Supplied records -

>> begin

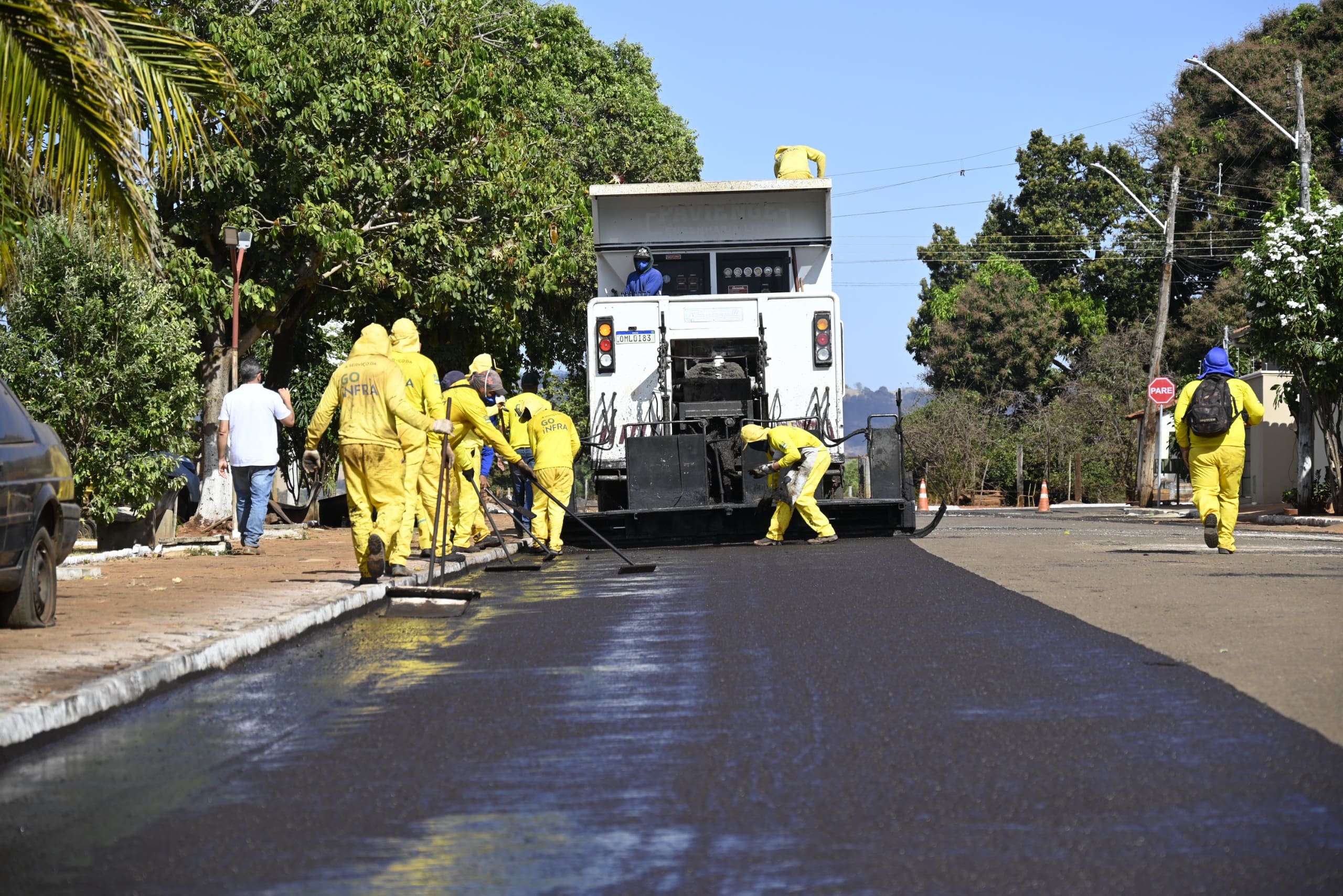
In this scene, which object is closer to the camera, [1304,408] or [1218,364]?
[1218,364]

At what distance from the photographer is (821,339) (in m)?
17.7

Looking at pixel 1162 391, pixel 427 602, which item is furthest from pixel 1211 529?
pixel 1162 391

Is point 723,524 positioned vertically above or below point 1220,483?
below

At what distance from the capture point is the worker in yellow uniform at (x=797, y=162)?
19.7 meters

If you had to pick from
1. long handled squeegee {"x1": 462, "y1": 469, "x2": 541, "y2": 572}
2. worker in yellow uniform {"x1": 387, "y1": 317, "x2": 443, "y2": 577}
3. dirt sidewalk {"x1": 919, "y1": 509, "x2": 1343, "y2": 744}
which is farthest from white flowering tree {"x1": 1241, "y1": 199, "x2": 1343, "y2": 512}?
worker in yellow uniform {"x1": 387, "y1": 317, "x2": 443, "y2": 577}

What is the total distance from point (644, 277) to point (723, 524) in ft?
9.26

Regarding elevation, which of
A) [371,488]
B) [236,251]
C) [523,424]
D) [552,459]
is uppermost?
[236,251]

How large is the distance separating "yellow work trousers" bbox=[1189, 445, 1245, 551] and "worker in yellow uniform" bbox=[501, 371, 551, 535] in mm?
5925

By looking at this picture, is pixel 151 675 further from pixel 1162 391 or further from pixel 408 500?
pixel 1162 391

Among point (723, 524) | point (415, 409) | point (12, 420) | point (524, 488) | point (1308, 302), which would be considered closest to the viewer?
point (12, 420)

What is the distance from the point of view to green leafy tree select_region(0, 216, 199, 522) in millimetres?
15805

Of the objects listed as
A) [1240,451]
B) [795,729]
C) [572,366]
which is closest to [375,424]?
[795,729]

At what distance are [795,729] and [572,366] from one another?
2795 cm

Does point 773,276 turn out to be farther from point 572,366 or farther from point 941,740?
point 572,366
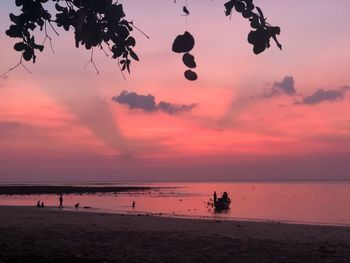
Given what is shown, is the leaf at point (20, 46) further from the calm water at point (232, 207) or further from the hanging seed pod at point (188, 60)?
the calm water at point (232, 207)

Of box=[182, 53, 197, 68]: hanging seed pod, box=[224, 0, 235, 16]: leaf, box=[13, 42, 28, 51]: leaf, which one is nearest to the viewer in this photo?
box=[182, 53, 197, 68]: hanging seed pod

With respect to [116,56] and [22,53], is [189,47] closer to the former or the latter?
[116,56]

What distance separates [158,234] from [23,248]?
637 centimetres

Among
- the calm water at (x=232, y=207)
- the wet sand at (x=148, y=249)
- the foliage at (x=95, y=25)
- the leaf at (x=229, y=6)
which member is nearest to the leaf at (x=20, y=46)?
the foliage at (x=95, y=25)

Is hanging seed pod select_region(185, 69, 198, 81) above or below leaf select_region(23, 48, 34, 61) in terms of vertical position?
below

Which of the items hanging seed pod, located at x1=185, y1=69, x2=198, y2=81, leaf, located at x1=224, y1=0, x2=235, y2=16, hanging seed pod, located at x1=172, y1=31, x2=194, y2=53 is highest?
leaf, located at x1=224, y1=0, x2=235, y2=16

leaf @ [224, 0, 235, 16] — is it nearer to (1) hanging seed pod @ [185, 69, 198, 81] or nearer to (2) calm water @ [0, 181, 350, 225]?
(1) hanging seed pod @ [185, 69, 198, 81]

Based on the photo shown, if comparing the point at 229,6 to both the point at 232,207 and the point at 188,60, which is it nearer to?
the point at 188,60

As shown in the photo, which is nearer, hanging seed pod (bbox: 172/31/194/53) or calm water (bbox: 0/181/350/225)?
hanging seed pod (bbox: 172/31/194/53)

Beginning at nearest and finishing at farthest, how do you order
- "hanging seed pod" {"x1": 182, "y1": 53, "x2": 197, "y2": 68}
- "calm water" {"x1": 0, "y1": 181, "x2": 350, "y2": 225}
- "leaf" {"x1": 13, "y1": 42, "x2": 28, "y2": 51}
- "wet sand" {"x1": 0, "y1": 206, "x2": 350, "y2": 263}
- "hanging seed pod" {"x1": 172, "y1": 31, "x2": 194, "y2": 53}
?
"hanging seed pod" {"x1": 172, "y1": 31, "x2": 194, "y2": 53} → "hanging seed pod" {"x1": 182, "y1": 53, "x2": 197, "y2": 68} → "leaf" {"x1": 13, "y1": 42, "x2": 28, "y2": 51} → "wet sand" {"x1": 0, "y1": 206, "x2": 350, "y2": 263} → "calm water" {"x1": 0, "y1": 181, "x2": 350, "y2": 225}

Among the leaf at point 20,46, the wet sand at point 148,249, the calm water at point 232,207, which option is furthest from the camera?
the calm water at point 232,207

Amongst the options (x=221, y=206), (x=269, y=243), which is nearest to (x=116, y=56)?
(x=269, y=243)

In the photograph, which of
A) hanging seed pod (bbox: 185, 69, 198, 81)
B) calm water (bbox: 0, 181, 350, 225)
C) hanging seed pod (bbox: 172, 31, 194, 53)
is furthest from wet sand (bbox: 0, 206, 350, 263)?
calm water (bbox: 0, 181, 350, 225)

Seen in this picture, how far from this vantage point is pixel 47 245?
520 inches
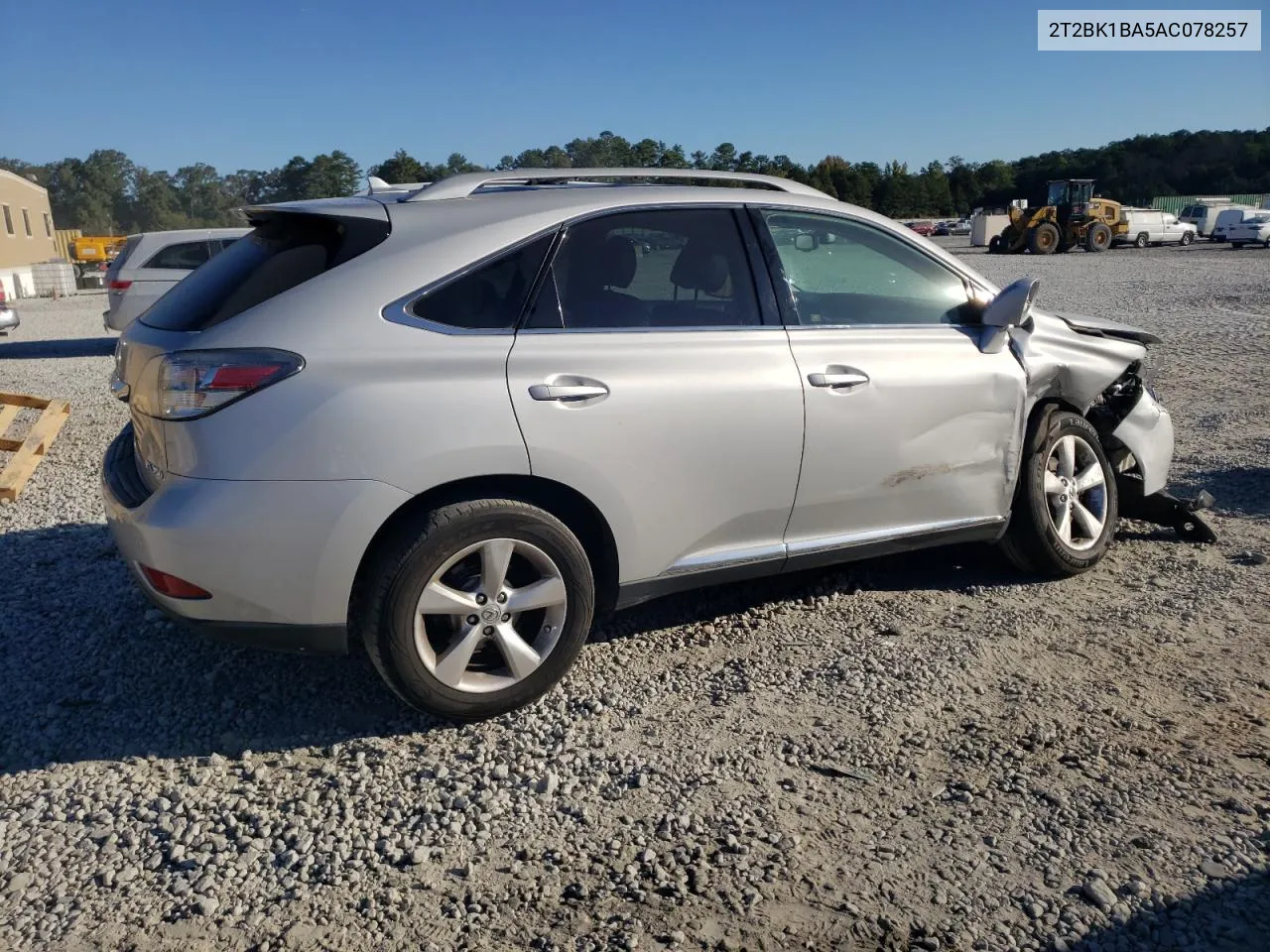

>> end

Written problem - Copy out the records starting at the very beginning and ending at the line that contains "19.7 meters", keeping the requests and leaving out the pictures. In the answers only, multiply every number (the coordinates and the distances) by 1.55 and round each to as many decimal places as it had, with halves rounded up.

Result for this exercise -
In this scene, which object is closer to the camera, [1304,408] or [1218,364]?
[1888,564]

At what distance from the photographer is (821,339) (in m)?
27.4

Looking at pixel 1162 391, pixel 427 602, which item is furthest from pixel 1211 529?
pixel 1801 606

Is point 723,524 positioned vertically above or below point 1220,483?
below

At what distance from the capture point is the worker in yellow uniform at (x=797, y=162)?
30.5 meters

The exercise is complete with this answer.